Roydell Williams

Profile
- Position: Running back

Personal information
- Born: December 8, 2001 (age 24)
- Listed height: 5 ft 10 in (1.78 m)
- Listed weight: 214 lb (97 kg)

Career information
- High school: Hueytown (Hueytown, Alabama)
- College: Alabama (2020–2023); Florida State (2024–2025);
- NFL draft: 2026: undrafted

Career history
- Indianapolis Colts (2026)*; Detroit Lions (2026)*;
- * Offseason or practice squad member only

Awards and highlights
- CFP national champion (2020);
- Stats at Pro Football Reference

= Roydell Williams (running back) =

American football player (born 2001)

Roydell Williams (born December 8, 2001) is an American professional football running back. He played college football for the Alabama Crimson Tide and Florida State Seminoles.

== Early life ==
Williams attended Hueytown High School in Hueytown, Alabama, and earned an all-state selection as a junior after rushing for 2,757 yards and 32 touchdowns on 291 carries while also adding 21 receptions for 216 yards and three touchdowns.
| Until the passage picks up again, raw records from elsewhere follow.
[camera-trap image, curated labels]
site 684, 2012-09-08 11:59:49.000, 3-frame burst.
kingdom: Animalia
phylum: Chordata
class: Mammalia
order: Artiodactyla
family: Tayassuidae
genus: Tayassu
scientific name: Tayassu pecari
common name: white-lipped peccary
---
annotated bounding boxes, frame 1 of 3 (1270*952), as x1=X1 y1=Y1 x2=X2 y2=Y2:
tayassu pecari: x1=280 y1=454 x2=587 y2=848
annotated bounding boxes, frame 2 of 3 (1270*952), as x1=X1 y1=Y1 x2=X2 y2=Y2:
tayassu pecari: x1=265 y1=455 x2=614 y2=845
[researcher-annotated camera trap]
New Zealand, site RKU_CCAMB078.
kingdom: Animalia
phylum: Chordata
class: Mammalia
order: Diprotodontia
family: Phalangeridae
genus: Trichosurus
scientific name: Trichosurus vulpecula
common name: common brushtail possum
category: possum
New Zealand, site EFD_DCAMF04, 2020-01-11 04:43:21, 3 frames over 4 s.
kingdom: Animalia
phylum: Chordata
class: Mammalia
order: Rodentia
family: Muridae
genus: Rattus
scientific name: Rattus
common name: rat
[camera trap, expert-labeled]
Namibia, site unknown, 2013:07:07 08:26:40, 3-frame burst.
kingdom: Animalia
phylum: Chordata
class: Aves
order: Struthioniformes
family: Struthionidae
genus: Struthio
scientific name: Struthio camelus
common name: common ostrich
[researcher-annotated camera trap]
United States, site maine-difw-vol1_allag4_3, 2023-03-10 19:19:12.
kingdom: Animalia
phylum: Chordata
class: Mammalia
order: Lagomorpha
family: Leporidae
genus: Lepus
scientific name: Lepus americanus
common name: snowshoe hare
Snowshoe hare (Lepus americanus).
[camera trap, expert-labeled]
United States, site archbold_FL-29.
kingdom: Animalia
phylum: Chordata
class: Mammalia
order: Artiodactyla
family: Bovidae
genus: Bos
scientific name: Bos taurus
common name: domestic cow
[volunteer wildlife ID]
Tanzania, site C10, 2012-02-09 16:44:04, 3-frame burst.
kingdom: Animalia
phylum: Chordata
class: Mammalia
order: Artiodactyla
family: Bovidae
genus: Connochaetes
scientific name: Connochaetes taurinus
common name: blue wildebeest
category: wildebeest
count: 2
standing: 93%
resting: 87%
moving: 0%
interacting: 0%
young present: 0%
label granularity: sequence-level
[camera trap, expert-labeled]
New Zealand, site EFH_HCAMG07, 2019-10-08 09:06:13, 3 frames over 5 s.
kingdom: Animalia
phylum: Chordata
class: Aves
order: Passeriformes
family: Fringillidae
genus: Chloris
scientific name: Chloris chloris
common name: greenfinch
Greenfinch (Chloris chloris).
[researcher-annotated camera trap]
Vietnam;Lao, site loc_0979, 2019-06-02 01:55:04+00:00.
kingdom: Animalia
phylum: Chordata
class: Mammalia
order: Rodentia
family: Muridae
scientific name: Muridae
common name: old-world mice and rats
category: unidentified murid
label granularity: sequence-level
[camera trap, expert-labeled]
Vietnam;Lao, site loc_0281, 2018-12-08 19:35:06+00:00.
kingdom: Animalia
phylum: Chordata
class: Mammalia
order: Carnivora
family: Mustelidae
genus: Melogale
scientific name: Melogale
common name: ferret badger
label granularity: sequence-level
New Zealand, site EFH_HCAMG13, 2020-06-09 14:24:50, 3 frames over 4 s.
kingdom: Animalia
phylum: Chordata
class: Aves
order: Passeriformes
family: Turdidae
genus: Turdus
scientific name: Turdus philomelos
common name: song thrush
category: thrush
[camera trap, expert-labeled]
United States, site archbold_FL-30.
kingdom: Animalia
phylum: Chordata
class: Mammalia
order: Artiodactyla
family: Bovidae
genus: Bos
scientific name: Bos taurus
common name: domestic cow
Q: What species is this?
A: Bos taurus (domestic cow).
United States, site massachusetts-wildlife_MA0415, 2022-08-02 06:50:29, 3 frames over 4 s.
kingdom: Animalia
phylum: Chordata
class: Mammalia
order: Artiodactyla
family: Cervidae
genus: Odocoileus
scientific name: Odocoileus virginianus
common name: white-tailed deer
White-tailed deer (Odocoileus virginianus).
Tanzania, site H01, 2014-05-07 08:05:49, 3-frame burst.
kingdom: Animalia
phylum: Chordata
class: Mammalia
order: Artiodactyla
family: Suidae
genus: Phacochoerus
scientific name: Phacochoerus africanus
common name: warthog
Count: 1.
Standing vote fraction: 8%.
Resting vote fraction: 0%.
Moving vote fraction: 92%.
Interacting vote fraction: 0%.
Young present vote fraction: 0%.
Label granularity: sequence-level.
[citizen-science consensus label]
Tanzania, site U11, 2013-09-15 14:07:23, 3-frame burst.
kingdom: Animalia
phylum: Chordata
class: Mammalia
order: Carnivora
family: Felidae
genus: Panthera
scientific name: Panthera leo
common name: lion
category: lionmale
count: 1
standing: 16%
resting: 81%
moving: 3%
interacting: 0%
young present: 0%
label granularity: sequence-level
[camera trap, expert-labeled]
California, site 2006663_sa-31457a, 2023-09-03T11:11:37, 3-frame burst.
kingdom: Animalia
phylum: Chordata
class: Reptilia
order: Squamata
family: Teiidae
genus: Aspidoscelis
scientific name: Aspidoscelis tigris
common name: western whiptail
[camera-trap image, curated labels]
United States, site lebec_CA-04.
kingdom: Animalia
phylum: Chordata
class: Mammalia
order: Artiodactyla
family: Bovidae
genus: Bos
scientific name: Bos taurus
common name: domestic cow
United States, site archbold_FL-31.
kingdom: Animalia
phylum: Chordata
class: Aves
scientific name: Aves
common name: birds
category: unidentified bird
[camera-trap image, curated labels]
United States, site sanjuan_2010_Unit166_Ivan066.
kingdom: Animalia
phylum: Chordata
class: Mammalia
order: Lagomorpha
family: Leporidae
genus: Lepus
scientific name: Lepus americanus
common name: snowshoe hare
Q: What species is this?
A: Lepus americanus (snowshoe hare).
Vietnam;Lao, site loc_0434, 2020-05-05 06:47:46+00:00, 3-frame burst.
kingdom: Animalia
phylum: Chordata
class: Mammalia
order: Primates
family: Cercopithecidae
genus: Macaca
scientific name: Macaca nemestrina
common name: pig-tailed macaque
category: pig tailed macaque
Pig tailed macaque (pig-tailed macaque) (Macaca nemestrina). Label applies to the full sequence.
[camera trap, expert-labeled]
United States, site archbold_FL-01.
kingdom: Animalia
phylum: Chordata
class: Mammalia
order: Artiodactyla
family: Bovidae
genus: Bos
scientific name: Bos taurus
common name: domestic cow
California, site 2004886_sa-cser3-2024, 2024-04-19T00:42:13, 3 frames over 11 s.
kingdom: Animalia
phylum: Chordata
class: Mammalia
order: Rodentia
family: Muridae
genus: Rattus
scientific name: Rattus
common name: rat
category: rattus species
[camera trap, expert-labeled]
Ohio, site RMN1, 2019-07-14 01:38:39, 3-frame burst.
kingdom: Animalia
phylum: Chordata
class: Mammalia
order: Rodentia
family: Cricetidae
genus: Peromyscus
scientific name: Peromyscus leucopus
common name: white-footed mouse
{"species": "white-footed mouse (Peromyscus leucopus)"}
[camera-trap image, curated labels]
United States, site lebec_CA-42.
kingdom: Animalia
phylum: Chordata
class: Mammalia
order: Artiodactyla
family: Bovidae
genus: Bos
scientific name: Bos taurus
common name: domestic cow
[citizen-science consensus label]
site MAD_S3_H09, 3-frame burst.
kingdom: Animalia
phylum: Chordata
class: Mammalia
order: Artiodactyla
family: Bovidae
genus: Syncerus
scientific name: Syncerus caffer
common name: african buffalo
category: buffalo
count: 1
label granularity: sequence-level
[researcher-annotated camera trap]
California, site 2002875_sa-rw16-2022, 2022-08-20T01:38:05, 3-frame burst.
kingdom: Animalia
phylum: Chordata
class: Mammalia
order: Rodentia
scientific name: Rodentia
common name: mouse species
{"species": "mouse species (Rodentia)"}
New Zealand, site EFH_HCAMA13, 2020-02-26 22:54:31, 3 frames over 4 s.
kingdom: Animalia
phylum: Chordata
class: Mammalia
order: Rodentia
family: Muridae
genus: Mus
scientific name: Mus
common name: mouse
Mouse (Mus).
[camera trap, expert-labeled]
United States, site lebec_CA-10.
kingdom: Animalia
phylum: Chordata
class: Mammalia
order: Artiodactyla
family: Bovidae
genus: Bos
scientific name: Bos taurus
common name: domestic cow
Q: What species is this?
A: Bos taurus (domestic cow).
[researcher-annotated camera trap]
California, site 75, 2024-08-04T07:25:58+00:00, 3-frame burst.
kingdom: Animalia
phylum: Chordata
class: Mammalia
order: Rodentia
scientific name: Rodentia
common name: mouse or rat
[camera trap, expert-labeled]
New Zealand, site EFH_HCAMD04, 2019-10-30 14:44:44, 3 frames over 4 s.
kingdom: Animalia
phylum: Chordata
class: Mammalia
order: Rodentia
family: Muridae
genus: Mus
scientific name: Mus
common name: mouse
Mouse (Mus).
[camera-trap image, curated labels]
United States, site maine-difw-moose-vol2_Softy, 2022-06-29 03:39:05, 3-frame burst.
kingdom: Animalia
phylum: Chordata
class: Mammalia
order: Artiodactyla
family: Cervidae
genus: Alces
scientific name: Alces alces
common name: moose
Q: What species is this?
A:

He finished his career with 5,900 rushing yards. Rated as a four-star recruit and the number 20 running back in his class, Williams committed to play college football for the Alabama Crimson Tide over Auburn.

== College career ==
=== Alabama ===
As a freshman in 2020, Williams rushed 19 times for 71 yards and a touchdown. In 2021 he rushed 48 times for 284 yards while notching two total touchdowns before tearing his ACL versus New Mexico State. In 2022 Williams tallied 250 yards and four touchdowns on 56 carries while also bringing in five receptions for 37 yards. In the 2023 SEC Championship, Williams was the starting running back, rushing 16 times for 64 yards and a touchdown in a win over Georgia. In the 2023 season, he ran for 560 yards and five touchdowns while also hauling in one touchdown through the air. After the season, Williams entered the NCAA transfer portal.

Williams finished his Alabama career playing in 45 games rushing for 1,165 yards and 11 touchdowns on 234 carries while also adding 21 receptions for 152 yards and two touchdowns.

=== Florida State ===
Williams transferred to Florida State for the 2024 season.

===Statistics===

| Year | Team | Games |  | Rushing |  |  |  | Receiving |  |  |  |
| GP | GS | Att | Yds | Avg | TD | Rec | Yds | Avg | TD |
| 2020 | Alabama | 8 | 0 | 19 | 71 | 3.7 | 1 | 0 | 0 | 0.0 | 0 |
| 2021 | Alabama | 10 | 0 | 48 | 284 | 5.9 | 1 | 5 | 57 | 11.4 | 1 |
| 2022 | Alabama | 13 | 0 | 56 | 250 | 4.5 | 4 | 5 | 37 | 7.4 | 0 |
| 2023 | Alabama | 14 | 2 | 111 | 560 | 5.0 | 5 | 11 | 58 | 5.3 | 1 |
| 2024 | Florida State | 3 | 3 | 20 | 54 | 2.7 | 2 | 5 | 46 | 9.2 | 0 |
| 2025 | Florida State | 0 | 0 | 0 | 0 | 0.0 | 0 | 0 | 0 | 0.0 | 0 |
| Career |  | 48 | 5 | 254 | 1,219 | 4.8 | 13 | 26 | 198 | 7.6 | 2 |

==Professional career==

Pre-draft measurables
| Height | Weight | Arm length | Hand span | Wingspan | 40-yard dash | 10-yard split | 20-yard split | 20-yard shuttle | Three-cone drill | Vertical jump | Broad jump | Bench press |
| 5 ft 8+3⁄4 in (1.75 m) | 215 lb (98 kg) | 30+1⁄2 in (0.77 m) | 9+7⁄8 in (0.25 m) | 6 ft 1+1⁄2 in (1.87 m) | 4.71 s | 1.59 s | 2.60 s | 4.27 s | 7.08 s | 34.0 in (0.86 m) | 10 ft 1 in (3.07 m) | 17 reps |
All values from Pro Day

===Indianapolis Colts===
On July 31, 2026, Williams was signed by the Indianapolis Colts. He was waived by Indianapolis on August 19.

===Detroit Lions===
On August 24, 2026, Williams was signed by the Detroit Lions. On August 30, he was waived as part of final roster cuts.